SELECTED TEXT.
++++++

As well as contributing to a broader suite of geodiversity-related information, characterising morphometric diversity of the seabed has intrinsic value and can be particularly useful when investigating new areas. In Norway, the offshore seabed mapping programme MAREANO (Bøe et al. 2020) has focussed on the continental shelf and slope but has recently begun mapping the deep Norwegian Sea, adding to earlier bathymetric mapping, with a view to providing information for sustainable management. This deep-sea area is far from flat and featureless. Much of the terrain is far more extreme than the previously mapped shelf and slope areas – notably the hills and mountains of the Mid-Atlantic Ridge and depths of nearly 6000 m at Molloydjupet (Molloy Deep) west of Svalbard. Before attempting any follow-up surveys to further characterise the seabed geology and habitats, it is important to appreciate just how morphometrically diverse the deep-sea terrain is. Alongside more detailed studies of the terrain, it is useful to conduct broad-scale analyses, which facilitate comparison with more familiar areas on the shelf and slope, and even on land.

++++++

DATASET EXTRACT.
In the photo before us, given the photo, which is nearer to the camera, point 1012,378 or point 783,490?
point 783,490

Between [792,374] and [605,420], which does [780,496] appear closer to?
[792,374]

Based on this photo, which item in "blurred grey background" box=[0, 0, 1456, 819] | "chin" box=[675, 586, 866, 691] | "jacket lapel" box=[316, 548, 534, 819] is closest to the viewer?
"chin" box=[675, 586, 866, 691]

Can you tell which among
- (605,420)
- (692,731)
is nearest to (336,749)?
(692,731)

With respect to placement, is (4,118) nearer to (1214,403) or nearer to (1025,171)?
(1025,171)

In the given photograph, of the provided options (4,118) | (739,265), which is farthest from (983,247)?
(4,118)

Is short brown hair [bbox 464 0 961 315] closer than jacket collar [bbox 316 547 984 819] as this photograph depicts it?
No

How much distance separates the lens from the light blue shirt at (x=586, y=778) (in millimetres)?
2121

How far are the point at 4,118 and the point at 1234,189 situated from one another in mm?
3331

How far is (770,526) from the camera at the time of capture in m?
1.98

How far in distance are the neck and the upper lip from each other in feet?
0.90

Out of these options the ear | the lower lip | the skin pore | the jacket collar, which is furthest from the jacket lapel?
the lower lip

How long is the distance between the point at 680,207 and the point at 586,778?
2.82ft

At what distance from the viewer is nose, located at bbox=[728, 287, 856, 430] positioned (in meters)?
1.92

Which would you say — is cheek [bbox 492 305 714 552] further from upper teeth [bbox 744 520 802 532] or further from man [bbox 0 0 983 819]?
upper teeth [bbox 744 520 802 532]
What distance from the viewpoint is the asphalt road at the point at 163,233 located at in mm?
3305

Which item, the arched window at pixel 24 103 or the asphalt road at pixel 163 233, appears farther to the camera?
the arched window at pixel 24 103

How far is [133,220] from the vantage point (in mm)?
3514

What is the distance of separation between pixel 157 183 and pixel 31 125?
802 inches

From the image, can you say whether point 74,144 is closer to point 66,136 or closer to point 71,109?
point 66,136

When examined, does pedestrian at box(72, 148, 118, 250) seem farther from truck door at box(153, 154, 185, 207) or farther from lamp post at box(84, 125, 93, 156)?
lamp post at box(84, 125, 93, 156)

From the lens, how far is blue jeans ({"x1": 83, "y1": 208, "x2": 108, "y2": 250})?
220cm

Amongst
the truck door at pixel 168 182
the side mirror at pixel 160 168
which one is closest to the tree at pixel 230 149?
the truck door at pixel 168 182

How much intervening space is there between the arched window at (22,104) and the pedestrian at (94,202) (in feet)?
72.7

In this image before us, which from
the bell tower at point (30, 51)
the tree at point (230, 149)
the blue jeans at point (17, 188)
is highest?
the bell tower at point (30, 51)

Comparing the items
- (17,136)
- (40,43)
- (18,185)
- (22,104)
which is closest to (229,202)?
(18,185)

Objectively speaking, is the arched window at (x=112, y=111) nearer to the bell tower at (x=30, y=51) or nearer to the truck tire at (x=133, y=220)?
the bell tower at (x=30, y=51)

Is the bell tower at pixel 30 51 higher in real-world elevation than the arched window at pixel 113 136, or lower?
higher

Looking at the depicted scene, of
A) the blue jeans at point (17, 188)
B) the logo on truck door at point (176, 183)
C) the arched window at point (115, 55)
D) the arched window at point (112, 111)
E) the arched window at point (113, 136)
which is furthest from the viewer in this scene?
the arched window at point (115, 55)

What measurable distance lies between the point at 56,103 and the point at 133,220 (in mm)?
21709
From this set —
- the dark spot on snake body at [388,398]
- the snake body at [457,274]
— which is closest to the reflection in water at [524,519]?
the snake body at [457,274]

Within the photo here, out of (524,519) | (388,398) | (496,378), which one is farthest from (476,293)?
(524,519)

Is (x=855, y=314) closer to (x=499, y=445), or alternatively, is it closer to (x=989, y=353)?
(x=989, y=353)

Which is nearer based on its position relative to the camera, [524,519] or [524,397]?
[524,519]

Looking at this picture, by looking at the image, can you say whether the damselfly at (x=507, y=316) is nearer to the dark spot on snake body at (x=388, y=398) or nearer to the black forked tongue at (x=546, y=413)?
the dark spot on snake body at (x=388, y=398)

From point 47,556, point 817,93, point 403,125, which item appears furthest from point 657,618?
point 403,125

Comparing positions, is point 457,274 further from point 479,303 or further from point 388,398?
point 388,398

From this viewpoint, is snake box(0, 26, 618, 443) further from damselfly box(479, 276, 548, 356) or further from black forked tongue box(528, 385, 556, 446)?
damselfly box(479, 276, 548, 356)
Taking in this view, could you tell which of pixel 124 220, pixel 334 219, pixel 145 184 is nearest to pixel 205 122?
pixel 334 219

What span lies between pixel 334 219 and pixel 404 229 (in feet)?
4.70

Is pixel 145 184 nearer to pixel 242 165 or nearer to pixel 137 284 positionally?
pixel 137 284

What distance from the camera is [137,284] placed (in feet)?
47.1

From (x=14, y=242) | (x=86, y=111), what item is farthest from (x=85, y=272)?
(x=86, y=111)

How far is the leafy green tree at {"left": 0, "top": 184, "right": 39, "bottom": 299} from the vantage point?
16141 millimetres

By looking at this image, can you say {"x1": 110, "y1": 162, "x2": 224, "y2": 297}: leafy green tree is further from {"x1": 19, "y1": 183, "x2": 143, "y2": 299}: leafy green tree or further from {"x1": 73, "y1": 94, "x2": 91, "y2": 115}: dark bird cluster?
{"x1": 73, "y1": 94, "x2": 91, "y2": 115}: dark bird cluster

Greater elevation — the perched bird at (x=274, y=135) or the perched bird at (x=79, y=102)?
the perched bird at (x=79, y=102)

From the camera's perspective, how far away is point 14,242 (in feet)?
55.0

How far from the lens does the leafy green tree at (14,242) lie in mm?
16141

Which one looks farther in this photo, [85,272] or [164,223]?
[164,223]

++++++

THINGS TO DO.
a) In the text on seabed morphometric diversity, how deep does Molloydjupet reach?
b) Condense the paragraph of the text on seabed morphometric diversity that begins "As well as contributing to a broader suite" into a bulleted list of its main facts.

EXERCISE RESULTS.
a) Nearly 6000 m.

b)
- Characterizing the seabed's morphometric diversity adds to geodiversity information, has intrinsic value, and is especially useful in new areas.
- Norway's offshore seabed mapping program MAREANO (Bøe et al. 2020) has focused on the continental shelf and slope. It has recently begun mapping the deep Norwegian Sea, building on earlier bathymetric mapping, to inform sustainable management.
- The deep-sea terrain is far from flat. Much of it is more extreme than the shelf and slope, including the hills and mountains of the Mid-Atlantic Ridge and depths of nearly 6000 m at Molloydjupet (Molloy Deep), west of Svalbard.
- Its morphometric diversity should be understood before follow-up surveys of seabed geology and habitats.
- Broad-scale analyses, alongside detailed terrain studies, allow comparison with the shelf, the slope, and even land.